§ **Work required**
Transcribe the lines of the records starting with the one that has "Is forest floor" in it and ending with the last, and transcribe nothing else.

§ **Data records**
%%

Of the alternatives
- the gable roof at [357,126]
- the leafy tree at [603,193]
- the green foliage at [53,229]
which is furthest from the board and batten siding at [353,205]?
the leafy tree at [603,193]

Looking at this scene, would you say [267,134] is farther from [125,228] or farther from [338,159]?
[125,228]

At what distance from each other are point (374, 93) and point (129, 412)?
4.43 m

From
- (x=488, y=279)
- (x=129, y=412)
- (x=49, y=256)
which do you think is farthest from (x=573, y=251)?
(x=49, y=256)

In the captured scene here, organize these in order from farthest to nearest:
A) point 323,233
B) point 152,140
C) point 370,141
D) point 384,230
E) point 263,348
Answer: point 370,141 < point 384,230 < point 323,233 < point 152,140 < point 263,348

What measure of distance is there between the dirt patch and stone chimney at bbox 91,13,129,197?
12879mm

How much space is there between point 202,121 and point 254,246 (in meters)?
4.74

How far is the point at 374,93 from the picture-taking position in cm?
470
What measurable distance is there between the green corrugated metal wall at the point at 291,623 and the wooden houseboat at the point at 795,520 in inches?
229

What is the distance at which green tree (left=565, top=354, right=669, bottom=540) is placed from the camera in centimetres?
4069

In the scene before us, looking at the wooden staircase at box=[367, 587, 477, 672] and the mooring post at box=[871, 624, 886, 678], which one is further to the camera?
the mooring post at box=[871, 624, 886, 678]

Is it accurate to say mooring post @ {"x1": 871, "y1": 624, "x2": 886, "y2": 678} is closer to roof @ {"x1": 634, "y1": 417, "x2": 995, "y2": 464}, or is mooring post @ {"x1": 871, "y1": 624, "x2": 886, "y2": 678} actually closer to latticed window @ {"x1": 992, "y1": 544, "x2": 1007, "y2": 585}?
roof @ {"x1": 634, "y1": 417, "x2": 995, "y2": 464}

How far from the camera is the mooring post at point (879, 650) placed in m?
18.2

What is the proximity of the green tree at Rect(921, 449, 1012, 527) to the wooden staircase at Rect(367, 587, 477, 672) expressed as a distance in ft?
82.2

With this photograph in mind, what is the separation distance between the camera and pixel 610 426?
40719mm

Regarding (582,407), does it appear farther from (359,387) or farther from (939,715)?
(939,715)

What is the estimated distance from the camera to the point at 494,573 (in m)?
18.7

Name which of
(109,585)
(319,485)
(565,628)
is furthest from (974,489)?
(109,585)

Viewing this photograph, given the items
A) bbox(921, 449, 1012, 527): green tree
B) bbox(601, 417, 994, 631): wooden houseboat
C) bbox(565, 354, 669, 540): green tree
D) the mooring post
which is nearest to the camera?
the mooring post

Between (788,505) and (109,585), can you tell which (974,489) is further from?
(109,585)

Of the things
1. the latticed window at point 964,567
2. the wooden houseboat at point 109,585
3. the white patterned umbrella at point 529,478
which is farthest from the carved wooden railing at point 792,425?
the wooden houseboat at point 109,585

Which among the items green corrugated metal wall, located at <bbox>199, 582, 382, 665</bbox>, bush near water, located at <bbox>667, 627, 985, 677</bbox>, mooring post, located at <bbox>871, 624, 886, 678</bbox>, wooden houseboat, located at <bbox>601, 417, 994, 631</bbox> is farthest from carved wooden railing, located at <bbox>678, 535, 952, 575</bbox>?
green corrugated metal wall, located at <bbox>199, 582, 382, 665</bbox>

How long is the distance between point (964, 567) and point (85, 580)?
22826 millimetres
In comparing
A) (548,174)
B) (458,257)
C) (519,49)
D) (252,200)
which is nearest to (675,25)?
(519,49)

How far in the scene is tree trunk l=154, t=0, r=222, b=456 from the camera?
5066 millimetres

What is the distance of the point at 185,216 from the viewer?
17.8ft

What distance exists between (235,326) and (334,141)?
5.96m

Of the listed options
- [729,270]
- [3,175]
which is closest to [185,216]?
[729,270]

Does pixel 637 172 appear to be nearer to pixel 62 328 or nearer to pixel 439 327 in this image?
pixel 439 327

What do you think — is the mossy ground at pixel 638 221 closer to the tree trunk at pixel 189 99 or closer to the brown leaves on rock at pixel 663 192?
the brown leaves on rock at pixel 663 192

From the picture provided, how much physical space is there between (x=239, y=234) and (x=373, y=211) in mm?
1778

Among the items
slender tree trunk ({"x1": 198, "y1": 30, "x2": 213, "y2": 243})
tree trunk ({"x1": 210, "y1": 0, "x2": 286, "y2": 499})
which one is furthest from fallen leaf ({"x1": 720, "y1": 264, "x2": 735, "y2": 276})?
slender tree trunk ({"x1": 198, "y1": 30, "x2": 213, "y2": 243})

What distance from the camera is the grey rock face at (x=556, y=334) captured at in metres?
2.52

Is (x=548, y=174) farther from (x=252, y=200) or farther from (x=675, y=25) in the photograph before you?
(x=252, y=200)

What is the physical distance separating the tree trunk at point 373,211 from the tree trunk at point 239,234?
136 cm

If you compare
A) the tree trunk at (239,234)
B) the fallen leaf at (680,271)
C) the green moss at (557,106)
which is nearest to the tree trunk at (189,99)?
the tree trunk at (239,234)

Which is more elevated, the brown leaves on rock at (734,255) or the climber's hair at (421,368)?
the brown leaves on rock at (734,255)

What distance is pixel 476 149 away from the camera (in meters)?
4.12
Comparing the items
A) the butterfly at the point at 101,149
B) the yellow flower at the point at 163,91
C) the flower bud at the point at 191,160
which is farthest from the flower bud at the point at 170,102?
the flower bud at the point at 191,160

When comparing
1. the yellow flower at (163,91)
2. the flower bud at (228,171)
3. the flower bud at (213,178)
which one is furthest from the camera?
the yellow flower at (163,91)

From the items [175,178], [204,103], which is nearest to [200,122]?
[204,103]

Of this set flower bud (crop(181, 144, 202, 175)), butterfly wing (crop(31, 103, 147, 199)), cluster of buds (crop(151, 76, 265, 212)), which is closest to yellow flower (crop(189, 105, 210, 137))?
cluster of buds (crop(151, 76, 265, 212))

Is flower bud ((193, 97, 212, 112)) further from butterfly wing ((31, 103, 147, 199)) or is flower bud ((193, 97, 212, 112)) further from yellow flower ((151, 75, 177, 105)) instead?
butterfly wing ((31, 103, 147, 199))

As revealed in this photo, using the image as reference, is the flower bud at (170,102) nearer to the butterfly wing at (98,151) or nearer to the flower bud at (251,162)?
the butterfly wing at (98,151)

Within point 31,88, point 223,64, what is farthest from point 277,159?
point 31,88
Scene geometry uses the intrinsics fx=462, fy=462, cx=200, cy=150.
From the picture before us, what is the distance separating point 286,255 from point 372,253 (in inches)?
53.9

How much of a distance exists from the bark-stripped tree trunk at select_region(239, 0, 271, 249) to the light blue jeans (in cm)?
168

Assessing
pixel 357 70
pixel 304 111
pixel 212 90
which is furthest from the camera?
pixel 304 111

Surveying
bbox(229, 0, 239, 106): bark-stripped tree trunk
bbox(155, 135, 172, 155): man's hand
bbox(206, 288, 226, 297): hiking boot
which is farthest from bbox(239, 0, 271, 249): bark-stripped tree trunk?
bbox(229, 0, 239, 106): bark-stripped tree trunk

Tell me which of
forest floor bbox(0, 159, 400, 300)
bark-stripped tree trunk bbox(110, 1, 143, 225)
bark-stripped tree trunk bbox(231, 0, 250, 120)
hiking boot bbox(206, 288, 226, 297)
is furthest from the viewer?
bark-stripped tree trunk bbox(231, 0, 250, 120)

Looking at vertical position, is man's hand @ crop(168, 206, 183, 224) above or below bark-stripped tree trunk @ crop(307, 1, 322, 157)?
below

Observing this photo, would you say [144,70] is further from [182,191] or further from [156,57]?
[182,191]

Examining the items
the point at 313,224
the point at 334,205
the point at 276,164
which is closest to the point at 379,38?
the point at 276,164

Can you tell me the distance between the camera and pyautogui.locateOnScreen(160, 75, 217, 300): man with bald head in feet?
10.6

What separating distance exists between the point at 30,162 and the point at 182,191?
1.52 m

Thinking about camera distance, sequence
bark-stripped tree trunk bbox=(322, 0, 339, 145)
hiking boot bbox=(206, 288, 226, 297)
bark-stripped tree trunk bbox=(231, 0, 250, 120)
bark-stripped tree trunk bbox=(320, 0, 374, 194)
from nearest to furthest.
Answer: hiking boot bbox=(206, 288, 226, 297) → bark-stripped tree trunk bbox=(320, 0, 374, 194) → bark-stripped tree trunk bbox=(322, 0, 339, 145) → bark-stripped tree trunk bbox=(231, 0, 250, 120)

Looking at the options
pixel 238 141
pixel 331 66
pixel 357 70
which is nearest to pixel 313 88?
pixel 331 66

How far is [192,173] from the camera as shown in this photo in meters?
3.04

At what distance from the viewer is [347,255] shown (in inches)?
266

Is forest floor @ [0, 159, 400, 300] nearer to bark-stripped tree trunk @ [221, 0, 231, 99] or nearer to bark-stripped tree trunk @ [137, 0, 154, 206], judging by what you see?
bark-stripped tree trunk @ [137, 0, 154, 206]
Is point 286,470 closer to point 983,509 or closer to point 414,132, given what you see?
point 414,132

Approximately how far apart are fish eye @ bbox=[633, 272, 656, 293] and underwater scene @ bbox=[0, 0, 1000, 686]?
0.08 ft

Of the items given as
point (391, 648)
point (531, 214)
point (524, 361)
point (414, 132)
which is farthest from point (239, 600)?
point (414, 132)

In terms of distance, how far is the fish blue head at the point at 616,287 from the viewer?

%%

§ **Solution for this exercise**
Is forest floor @ [0, 159, 400, 300] nearer to bark-stripped tree trunk @ [221, 0, 231, 99] or nearer to bark-stripped tree trunk @ [137, 0, 154, 206], judging by what you see?
bark-stripped tree trunk @ [137, 0, 154, 206]
Is point 286,470 closer to point 983,509 or closer to point 414,132, given what you see?
point 414,132

Approximately how far apart are fish eye @ bbox=[633, 272, 656, 293] and underwater scene @ bbox=[0, 0, 1000, 686]?
0.08 ft

Of the items given as
point (391, 648)
point (531, 214)
point (524, 361)
point (414, 132)
which is farthest from point (239, 600)?
point (414, 132)

In terms of distance, how far is the fish blue head at the point at 616,287 from the viewer?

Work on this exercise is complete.